The Code component lets you write JavaScript directly inside your workflow.
It gives you full control: transform inputs, calculate values, validate data, or handle errors — all without relying on external APIs or servers.

Why use the Code Component?

When built-in components aren’t flexible enough, the Code component lets you calculate, filter, or transform data inline.
It’s perfect for quick validations, edge cases, and lightweight processing.

Step 1: Understand Inputs and Outputs

Every Code block works with three types of variables:

TypePrefixDescription
Input_<inputName>Read-only variable for each input you define. Defaults are A and B.
Output_outputRequired variable for your final result. Can be a primitive or a JSON object.
Error_errorOptional variable. Assign a JSON object to safely signal errors downstream.
Best Practice

Give inputs clear, descriptive names like orderTotal or customerName.
In code, they appear as _orderTotal or _customerName.
This makes your logic easier to read and debug.

Step 2: Write Your Code

At minimum, your script must set _output.

Simplest Example: Hello World

{`_output = "Hello World!";`}

Example: Add Two Numbers

With default inputs A and B:

{`const _A = {{A}};
const _B = {{B}};

_output = _A + _B;`}

Step 3: Add Inputs

You can add more inputs beyond A and B:

  1. Open the Inputs tab.
  2. Click + Add Input.
  3. Name it (e.g. purchaseTotal, taxRate).

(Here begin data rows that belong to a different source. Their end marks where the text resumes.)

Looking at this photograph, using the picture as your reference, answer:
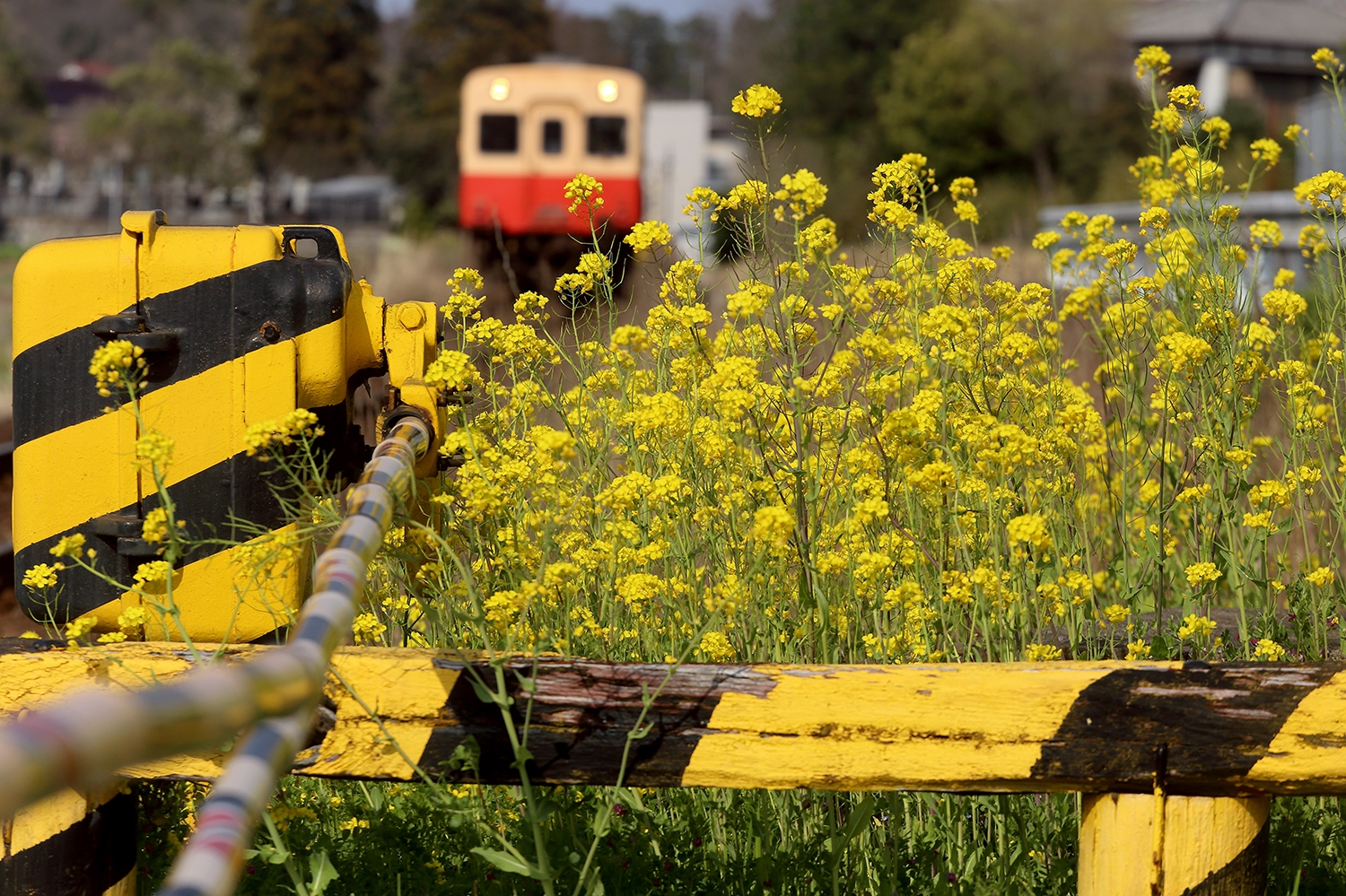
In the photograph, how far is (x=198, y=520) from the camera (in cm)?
211

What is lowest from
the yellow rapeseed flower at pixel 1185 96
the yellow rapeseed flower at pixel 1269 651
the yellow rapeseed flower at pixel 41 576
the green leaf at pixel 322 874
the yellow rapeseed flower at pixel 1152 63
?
the green leaf at pixel 322 874

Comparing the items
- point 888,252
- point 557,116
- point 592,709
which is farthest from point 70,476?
point 557,116

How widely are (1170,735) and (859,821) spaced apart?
470 millimetres

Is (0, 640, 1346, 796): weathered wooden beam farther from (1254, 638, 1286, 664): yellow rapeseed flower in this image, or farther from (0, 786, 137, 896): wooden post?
(1254, 638, 1286, 664): yellow rapeseed flower

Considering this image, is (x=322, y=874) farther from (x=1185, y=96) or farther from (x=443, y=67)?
(x=443, y=67)

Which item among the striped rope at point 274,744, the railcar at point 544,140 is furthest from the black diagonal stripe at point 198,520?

Each input becomes available in your code with an underscore prefix:

{`const _purchaseTotal = {{purchaseTotal}};
const _taxRate = {{taxRate}};

const total = _purchaseTotal * (1 + _taxRate);

_output = { total };`}

Step 4: Configure Outputs

Your script must always set _output.
If you assign an object, you can expose specific fields as custom outputs for downstream use.

{`_output = {
total: 50,
status: "OK"
};`}

Now both total and status are available to later components.

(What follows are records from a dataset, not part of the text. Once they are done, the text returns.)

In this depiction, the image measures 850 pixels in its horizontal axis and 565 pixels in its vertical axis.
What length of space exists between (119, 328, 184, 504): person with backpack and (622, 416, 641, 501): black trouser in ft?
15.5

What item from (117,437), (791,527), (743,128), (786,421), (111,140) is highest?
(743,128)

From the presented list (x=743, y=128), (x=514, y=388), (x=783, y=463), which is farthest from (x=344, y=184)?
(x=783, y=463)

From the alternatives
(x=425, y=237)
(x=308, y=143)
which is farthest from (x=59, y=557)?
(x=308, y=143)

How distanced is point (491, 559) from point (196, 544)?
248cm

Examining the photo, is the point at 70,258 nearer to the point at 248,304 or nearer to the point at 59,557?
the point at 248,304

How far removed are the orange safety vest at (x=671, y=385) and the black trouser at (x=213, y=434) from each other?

Step 5: Handle Errors Gracefully

Instead of breaking your workflow, use _error to signal problems.
This allows retries, fallback steps, or notifications instead of a hard stop.

Example: Missing Input

{`if (!_customerName) {
_error = {
message: "Missing input: customerName",
context: { provided: _customerName }
};
}`}
Why use _error?

Assigning a structured error ensures your workflow continues safely.
Downstream components can decide what to do next.

Advanced Usage

Example: Parse CSV from URL

A common real-world scenario:

  1. Capture a csvUrl input.
  2. Use an API Call to fetch the CSV file.
  3. Parse the data with a Code block:
{`const _csvText = _apiResponse;
const lines = _csvText.split('\\n').filter(line => line.trim() !== '');
const headers = lines[0].split(',').map(h => h.trim());

const data = lines.slice(1).map(line => {
const values = line.split(',').map(v => v.trim());
return headers.reduce((row, header, i) => {
row[header] = values[i] || '';
return row;
}, {});
});

_output = {
success: true,
data,
summary: { totalRows: data.length, headers }
};`}

This structured JSON can be used directly by components like GenAI LLM, RAG Remember, or another Code block.

Best Practices

Keep your Code blocks clean, reliable, and easy to maintain:

  • Always set _output – every script must assign a value.
  • Use _error – report failures in structured form.
  • Name inputs clearly – use camelCase, not single letters.
  • Validate inputs early – catch missing/invalid values upfront.
  • Use multiple Code blocks – avoid one giant script.
  • Debug with console.log() – inspect values in the Logs tab.
  • Stay under 5 MB per input – split or preprocess larger data.
  • Comment your code – explain logic for future maintainers.

What’s Next

Now that you know how to use the Code component:

  • Connect outputs to GenAI LLM for summaries or insights.
  • Store structured data using RAG Remember.
  • Combine Code with an API Call to fetch and process external data.
  • Wrap custom code into a reusable Agent Skill.
  • Scale logic with multiple Code blocks across your workflow.